*THE TASKS*.
[1] Using the bondholder meeting notice, answer these questions:
(a) At what time and on what date is the bondholder meeting called?
(b) What is the total value of the Bonds?
(c) In the replacement wording, what percentage range defines the Conversion Price?
[2] Filter the listing down to the lines that contain the string "painted", and copy each of those lines. Case counts.

*EXCERPT TO READ*.
TIDMCLP 
 
6 August 2018 
 
                               Clear Leisure Plc 
                      ("Clear Leisure" or "the Company") 
 
                              Bondholder Meeting 
 
Clear Leisure (AIM:CLP) wishes to notify that it has written to the holders of 
the EUR9.9m Bonds (the "Bonds") calling a meeting at 10.00 am on Wednesday 29 
August 2018, at the Company's registered office seeking Bondholders approval to 
amend the conversion price of the Bonds as follows (the "Proposal"); 
 
The wording: 
 
"The "Conversion Price" means an amount equal to not less than 20 per cent and 
not more than 60 per cent of the Company's reasonable assessment of average 
closing mid-market price for the Shares on AIM in the ten working days 
immediately prior to the date upon which the Conversion Notice is despatched." 
 
shall be replaced by the wording: 
 
"The "Conversion Price" means an amount equal to not less than 125 per cent and 
not more than 500 per cent of the Company's reasonable assessment of average 
closing mid-market price for the Shares on AIM in the ten working days 
immediately prior to the date upon which the Conversion Notice is despatched 
converted from sterling into euros at the Company's reasonable assessment of 
the mid-market exchange rate on that date."

*SUPPLIED ENTRIES*.

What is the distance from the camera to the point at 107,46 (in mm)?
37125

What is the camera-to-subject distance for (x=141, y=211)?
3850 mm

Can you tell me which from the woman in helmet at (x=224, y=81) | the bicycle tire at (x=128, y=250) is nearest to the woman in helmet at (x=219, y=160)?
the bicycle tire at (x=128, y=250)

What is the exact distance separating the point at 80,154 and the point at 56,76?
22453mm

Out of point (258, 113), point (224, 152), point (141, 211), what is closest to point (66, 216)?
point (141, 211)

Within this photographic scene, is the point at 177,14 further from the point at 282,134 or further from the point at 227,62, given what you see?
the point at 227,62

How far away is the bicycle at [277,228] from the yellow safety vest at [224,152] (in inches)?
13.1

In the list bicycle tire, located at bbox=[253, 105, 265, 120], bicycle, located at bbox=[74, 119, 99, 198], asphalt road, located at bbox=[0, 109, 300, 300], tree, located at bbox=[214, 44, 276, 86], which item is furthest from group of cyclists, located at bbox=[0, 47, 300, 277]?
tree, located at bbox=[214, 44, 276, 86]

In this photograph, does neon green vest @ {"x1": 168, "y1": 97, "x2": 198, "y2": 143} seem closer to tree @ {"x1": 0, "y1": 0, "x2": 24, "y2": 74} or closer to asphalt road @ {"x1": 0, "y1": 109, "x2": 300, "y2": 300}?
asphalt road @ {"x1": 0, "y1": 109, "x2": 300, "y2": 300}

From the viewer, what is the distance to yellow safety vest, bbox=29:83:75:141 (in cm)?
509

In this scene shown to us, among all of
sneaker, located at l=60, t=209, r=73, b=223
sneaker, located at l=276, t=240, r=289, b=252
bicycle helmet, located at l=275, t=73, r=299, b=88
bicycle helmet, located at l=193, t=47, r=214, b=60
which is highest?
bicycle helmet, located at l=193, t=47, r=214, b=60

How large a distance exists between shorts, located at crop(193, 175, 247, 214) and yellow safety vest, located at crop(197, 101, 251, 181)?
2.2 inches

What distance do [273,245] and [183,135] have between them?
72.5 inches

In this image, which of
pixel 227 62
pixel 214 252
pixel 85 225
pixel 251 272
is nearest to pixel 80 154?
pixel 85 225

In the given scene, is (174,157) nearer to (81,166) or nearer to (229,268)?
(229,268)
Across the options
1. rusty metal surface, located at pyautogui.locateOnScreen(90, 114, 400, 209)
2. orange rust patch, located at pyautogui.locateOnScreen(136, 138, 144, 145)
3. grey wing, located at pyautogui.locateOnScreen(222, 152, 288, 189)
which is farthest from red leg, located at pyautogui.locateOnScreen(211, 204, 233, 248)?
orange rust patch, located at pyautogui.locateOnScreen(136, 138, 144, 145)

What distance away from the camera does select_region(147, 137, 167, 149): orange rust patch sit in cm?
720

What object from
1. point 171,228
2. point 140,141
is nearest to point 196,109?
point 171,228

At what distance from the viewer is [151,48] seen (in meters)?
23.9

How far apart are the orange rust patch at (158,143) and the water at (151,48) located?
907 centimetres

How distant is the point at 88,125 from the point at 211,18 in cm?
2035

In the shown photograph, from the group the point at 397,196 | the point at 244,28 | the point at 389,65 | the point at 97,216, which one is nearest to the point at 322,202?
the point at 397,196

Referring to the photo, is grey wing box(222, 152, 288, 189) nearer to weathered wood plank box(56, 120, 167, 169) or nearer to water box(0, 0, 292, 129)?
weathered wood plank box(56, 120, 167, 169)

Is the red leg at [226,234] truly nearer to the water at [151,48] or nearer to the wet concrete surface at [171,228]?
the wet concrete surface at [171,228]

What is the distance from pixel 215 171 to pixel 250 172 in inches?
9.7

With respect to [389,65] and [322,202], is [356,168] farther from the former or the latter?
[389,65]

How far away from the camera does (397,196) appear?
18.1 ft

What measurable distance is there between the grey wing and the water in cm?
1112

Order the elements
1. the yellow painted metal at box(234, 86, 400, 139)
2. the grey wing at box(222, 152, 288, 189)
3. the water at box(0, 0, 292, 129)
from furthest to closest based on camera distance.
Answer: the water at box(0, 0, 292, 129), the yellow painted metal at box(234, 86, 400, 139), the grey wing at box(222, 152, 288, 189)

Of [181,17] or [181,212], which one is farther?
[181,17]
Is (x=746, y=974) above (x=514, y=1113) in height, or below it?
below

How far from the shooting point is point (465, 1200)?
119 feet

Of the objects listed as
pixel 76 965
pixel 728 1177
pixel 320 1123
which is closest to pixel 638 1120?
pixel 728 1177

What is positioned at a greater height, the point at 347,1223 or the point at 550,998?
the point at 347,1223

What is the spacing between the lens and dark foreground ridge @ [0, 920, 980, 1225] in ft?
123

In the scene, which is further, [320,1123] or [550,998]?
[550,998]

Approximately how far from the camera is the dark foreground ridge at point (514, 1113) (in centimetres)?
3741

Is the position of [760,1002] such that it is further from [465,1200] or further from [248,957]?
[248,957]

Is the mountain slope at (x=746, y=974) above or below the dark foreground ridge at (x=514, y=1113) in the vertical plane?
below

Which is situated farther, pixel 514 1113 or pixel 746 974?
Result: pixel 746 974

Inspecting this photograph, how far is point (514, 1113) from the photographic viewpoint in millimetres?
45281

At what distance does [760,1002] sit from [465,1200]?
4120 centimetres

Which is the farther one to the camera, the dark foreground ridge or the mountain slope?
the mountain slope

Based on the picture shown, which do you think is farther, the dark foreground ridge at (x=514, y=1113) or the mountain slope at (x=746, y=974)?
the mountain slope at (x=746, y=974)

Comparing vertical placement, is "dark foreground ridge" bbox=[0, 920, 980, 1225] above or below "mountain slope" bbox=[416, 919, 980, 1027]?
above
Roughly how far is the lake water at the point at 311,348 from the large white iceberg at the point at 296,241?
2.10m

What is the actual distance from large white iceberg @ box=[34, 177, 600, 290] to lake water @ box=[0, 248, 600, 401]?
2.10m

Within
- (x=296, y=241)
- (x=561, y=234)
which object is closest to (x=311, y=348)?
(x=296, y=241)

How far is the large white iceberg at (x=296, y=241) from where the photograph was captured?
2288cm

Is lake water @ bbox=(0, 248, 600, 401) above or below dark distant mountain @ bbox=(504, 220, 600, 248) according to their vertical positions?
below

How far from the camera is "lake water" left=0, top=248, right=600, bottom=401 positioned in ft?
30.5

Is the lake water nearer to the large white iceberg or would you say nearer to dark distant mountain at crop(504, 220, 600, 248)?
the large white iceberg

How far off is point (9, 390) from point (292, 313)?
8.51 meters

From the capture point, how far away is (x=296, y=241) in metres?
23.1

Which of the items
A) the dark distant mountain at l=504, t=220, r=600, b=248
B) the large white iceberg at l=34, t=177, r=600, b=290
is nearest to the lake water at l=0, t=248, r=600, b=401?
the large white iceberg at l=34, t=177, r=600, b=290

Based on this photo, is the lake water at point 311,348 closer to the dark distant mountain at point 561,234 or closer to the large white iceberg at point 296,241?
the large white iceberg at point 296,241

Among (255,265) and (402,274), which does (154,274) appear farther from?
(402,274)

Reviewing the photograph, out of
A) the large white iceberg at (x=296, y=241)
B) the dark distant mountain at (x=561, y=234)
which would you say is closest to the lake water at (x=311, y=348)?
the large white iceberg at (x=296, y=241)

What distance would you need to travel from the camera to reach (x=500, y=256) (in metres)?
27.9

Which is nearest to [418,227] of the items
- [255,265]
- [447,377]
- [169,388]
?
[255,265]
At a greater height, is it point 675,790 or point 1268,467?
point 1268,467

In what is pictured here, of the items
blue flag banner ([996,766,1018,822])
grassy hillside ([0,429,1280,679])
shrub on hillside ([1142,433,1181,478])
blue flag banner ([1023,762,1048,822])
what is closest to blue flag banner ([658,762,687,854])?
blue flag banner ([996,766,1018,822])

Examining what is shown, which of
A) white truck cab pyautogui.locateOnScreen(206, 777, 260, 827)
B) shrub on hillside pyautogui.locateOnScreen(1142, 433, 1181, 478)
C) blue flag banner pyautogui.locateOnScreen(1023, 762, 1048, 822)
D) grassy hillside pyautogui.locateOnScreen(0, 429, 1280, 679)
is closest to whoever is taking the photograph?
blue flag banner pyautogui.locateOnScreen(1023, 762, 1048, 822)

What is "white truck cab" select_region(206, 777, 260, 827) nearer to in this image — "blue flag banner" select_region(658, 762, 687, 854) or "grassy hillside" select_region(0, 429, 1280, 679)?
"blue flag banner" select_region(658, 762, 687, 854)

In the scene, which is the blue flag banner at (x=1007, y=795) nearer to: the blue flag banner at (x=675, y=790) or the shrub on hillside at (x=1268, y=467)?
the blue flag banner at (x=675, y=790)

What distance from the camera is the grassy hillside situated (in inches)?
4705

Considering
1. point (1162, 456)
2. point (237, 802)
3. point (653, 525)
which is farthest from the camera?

*FULL ANSWERS*.
[1]
(a) 10.00 am on Wednesday 29 August 2018
(b) EUR9.9m
(c) Not less than 125 per cent and not more than 500 per cent

[2]
1. the yellow painted metal at box(234, 86, 400, 139)
Answer: the water at box(0, 0, 292, 129), the yellow painted metal at box(234, 86, 400, 139), the grey wing at box(222, 152, 288, 189)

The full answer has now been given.